• **Passage given**
▽

In addition to methods presented in a previous study [35], which are among the newest techniques, it is seen that the success rates of the techniques proposed in another study [28], which are very similar to the proposed method except that they use gradients for edge detection, decreased significantly. Another study [28] offered an effective retrieval structure. In the study, a gradient-based feature vector, which is frequently preferred in image processing approaches, was used. However, the gradient approach is a technique based on linear differences between pixels. The most important disadvantages of the gradient are its high noise sensitivity and its inaccuracy in edge detection [43-45]. Similarly, in another study [34], the Local Binary Pattern (LBP) technique was used. The Local Binary Pattern (LBP) is widely used in texture classification due to its strong capacity to extract texture features of the center pixel. However, it has disadvantages such as the neglect of some pixels containing dense texture information, the selection of a center pixel directly affecting the success of the algorithm, the fact that some uniform patterns may be distorted due to noise, and these patterns may be misclassified as non-uniform patterns [46]. On the other hand, the similarity-based approach is non-linear. It offers an effective feature vector for image access with its structure. This indicates that the proposed similarity-based edge detection method plays a major role in feature extraction.

4.4.2 Results on corel-10K dataset

In Table 2, the techniques in the literature and the precision and recall rates obtained with the proposed method for the number of images retrieved N=10 in the Corel-10k dataset are shown. It is seen that the proposed method was well-ahead in the Corel-10k dataset. In the graph, N indicates the change in the retrieval performances of the techniques. It is seen in the graph in Figure 7 that the success of the proposed method was quite high compared to other techniques as the number of called images N increased. The decrease in the success rates of other techniques was also quite dramatic, just as in Corel-1k.

Table 2. Performance evaluation on the Corel-10K, N=10

Method

[36]

[37]

[38]

[33]

[3]

[39]

[43]

[40]

[26]

[41]

[28]

[35]

Proposed

Precision

53.59

51.09

52.44

50.64

36.92

49.38

56.44

45.69

53.19

52.38

57.59

56.28

59.86

Recall

5.36

5.11

5.24

5.06

3.69

4.94

5.64

4.57

5.32

5.24

5.76

5.63

5.97

Figure 7. Results on the Corel-10k dataset

4.5 Further discussion

Although similarity-based edge detection has been used in different studies before, this study was the first to use it in image retrieval approaches. It is possible to determine edges non-linearly rather than linearly, similar to the human visual system (HVS), with the similarity-based edge detection method. Thus, instead of small changes in the gradient value, edge information in regions with more significant changes can be used for image retrieval. On the other hand, non-linear approaches often have large computational costs. Nevertheless, thanks to the simple computation process in the proposed method, the computational cost remains quite low.

△

• **Material supplied**
▽

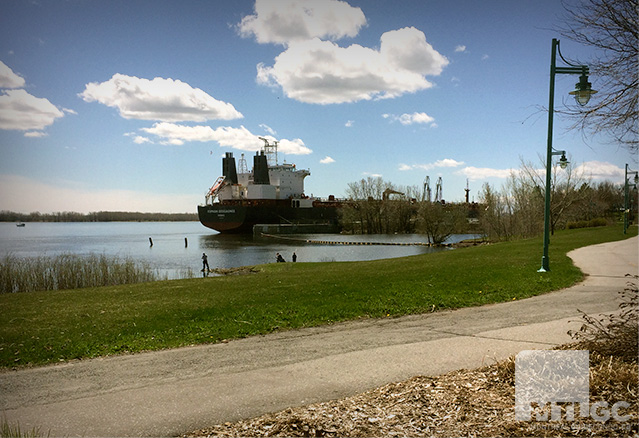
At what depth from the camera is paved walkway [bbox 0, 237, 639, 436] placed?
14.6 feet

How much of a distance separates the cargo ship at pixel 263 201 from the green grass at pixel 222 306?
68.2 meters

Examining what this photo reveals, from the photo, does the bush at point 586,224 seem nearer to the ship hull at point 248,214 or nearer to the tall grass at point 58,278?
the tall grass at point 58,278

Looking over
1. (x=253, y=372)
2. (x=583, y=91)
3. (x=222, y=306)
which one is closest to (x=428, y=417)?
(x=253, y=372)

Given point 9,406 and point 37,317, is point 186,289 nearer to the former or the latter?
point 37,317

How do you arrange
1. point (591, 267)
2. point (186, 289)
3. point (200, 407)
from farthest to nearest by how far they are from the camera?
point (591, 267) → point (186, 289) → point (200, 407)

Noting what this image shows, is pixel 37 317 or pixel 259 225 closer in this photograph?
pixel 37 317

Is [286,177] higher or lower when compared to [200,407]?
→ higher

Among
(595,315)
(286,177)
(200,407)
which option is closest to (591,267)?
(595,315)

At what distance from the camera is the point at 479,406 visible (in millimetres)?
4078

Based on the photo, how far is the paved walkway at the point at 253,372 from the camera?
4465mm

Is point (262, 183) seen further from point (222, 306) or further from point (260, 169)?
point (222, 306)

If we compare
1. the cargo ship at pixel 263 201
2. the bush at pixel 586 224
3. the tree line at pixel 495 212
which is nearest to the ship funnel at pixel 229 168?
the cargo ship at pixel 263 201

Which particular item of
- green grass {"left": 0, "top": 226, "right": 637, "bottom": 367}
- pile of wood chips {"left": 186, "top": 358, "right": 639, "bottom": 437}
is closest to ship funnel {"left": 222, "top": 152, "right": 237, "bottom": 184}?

△

• **Written instruction**
In the image retrieval passage, write out everything from "4.4.2 Results on" down to "as in Corel-1k." again, changing "graph" to "chart" each time it appears.

• **Answer to the problem**
4.4.2 Results on corel-10K dataset

In Table 2, the techniques in the literature and the precision and recall rates obtained with the proposed method for the number of images retrieved N=10 in the Corel-10k dataset are shown. It is seen that the proposed method was well-ahead in the Corel-10k dataset. In the chart, N indicates the change in the retrieval performances of the techniques. It is seen in the chart in Figure 7 that the success of the proposed method was quite high compared to other techniques as the number of called images N increased. The decrease in the success rates of other techniques was also quite dramatic, just as in Corel-1k.